According to the luncheon article below, what made it possible for Kristin Rand to spend the last three years identifying genetic mutations that lead to prostate cancer and multiple myeloma? Explain in one to three sentences.
(DOCUMENT PASSAGE)
“I have a lot of adopted scientific children,” said Craft, the Mary D. Allen Chair in Vision Research. “And it just pleases me so much when one of my former students comes up and says, ‘I’m mentoring this student, so this is your grandchild.’ Just like we pass on our scientific knowledge, we need to pass on our passions and love for science.”
Craft was one of more than 150 people who gathered for the 10th annual Keck Scholarship Luncheon, held Oct. 28 at the California Club in Downtown Los Angeles. In addition to thanking donors for their continued support, Craft was recognized for her role as president of the Achievement Rewards for College Scientists (ARCS) Foundation, Los Angeles Founder Chapter.
“I stand here today as another ARCS success story,” said Kristin Rand, PhD, MPH, a postdoctoral research fellow in preventive medicine. “Without the support of the local foundation, and especially the generosity of Cheryl Craft, I wouldn’t have been able to dedicate the last three years of my life to the identification of genetic mutations leading to prostate cancer and multiple myeloma.”
(End DOCUMENT PASSAGE)
(PROVIDED DATA)
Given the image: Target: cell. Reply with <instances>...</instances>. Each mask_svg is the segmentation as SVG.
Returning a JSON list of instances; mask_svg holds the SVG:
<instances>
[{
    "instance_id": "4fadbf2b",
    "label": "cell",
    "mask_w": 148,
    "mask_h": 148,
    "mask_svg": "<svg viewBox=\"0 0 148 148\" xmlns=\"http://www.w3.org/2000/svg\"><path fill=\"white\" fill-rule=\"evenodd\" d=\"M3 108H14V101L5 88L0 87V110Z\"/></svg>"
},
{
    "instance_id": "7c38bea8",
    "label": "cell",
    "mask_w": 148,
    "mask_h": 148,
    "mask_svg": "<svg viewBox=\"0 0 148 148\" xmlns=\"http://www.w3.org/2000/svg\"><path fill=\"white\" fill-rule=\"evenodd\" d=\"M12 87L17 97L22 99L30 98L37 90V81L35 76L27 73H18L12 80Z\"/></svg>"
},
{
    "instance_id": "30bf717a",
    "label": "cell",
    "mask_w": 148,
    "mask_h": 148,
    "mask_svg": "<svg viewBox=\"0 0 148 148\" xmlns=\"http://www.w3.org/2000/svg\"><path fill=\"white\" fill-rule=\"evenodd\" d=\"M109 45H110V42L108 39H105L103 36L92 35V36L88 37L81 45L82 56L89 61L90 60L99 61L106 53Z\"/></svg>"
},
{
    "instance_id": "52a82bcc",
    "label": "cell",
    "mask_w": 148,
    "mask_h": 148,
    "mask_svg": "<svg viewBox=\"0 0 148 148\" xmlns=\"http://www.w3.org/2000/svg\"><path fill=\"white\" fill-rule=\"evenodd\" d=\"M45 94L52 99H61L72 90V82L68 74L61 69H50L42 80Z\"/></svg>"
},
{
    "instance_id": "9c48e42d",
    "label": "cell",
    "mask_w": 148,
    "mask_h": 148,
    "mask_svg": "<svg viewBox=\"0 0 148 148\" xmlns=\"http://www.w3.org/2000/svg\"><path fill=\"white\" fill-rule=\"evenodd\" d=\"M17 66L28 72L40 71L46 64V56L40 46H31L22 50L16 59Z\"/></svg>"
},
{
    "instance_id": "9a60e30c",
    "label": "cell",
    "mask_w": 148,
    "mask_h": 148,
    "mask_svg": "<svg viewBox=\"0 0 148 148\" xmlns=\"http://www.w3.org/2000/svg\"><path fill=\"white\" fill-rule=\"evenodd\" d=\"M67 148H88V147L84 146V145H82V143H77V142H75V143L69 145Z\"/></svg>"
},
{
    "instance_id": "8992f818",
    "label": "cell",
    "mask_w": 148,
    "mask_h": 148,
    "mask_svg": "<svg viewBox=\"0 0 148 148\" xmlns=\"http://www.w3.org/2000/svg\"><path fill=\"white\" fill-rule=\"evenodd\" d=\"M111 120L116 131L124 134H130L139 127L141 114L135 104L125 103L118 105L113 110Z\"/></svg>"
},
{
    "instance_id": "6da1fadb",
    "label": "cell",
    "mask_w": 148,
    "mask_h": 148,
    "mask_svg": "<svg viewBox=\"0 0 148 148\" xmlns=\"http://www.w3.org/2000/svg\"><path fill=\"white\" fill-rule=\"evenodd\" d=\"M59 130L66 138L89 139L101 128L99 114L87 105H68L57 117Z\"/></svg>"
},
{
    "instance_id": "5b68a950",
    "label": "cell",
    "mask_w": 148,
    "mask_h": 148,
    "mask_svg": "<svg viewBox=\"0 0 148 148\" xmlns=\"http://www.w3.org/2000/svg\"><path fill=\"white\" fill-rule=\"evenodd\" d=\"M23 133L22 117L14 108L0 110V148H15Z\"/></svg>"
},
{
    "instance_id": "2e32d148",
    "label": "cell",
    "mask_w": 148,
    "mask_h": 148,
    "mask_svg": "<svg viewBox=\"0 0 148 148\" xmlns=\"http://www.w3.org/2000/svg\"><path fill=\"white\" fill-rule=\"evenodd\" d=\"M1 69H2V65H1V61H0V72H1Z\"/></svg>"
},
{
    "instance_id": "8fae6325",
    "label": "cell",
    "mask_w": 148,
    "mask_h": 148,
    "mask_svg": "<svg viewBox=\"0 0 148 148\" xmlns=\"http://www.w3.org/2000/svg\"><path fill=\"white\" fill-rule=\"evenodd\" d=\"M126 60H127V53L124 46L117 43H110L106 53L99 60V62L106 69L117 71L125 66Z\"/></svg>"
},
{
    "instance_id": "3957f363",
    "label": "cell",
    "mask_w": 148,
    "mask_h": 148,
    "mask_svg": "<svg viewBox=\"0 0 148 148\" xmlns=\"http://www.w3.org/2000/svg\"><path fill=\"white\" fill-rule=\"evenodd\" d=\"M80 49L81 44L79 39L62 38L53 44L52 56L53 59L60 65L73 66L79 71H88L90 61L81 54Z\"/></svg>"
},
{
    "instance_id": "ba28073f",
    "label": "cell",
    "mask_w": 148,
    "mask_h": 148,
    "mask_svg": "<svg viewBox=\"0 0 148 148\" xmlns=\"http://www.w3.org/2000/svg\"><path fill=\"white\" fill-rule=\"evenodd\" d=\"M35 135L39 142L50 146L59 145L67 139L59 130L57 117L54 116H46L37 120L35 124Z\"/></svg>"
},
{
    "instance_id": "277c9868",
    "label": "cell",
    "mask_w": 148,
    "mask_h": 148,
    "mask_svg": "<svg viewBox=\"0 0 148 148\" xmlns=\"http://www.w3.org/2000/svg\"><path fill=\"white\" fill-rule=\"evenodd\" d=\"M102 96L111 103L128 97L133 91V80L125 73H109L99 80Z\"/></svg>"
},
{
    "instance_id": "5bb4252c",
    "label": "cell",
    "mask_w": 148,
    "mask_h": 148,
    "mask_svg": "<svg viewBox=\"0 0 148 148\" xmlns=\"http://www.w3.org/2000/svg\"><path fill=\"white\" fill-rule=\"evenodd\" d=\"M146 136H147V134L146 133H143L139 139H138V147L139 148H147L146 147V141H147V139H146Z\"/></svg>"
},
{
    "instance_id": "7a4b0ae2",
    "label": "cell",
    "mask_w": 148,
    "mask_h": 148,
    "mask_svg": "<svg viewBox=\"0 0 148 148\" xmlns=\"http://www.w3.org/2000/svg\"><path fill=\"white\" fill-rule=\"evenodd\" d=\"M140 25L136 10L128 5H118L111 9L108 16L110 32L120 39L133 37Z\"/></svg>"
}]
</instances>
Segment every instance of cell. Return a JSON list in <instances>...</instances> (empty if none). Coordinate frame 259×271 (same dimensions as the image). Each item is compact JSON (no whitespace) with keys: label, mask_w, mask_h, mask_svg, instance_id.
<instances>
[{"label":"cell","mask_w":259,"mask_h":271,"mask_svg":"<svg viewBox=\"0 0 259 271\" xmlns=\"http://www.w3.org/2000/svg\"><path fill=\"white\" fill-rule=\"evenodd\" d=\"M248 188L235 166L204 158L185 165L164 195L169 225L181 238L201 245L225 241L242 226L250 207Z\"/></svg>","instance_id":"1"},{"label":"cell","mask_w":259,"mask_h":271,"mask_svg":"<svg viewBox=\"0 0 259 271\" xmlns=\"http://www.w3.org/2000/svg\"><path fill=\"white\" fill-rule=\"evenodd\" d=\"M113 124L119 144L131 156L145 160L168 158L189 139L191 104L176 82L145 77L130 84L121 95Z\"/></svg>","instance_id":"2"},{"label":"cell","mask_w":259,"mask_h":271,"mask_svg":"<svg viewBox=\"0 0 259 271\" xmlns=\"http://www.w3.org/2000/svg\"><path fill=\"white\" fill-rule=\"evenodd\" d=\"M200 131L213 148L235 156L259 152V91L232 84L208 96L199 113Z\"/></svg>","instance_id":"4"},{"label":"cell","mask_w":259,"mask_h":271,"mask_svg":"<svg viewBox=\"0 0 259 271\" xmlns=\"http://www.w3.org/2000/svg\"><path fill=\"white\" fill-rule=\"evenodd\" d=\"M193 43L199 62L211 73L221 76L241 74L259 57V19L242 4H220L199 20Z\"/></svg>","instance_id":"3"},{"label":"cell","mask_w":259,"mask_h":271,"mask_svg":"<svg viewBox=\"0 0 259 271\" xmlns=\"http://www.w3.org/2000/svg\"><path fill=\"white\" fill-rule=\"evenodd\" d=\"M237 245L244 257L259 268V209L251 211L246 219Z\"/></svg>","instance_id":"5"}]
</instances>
(End PROVIDED DATA)
ANSWER SPACE: Rand credits the support of the local ARCS Foundation chapter and, in particular, the generosity of Cheryl Craft. She states that without them she would not have been able to dedicate those three years to that research.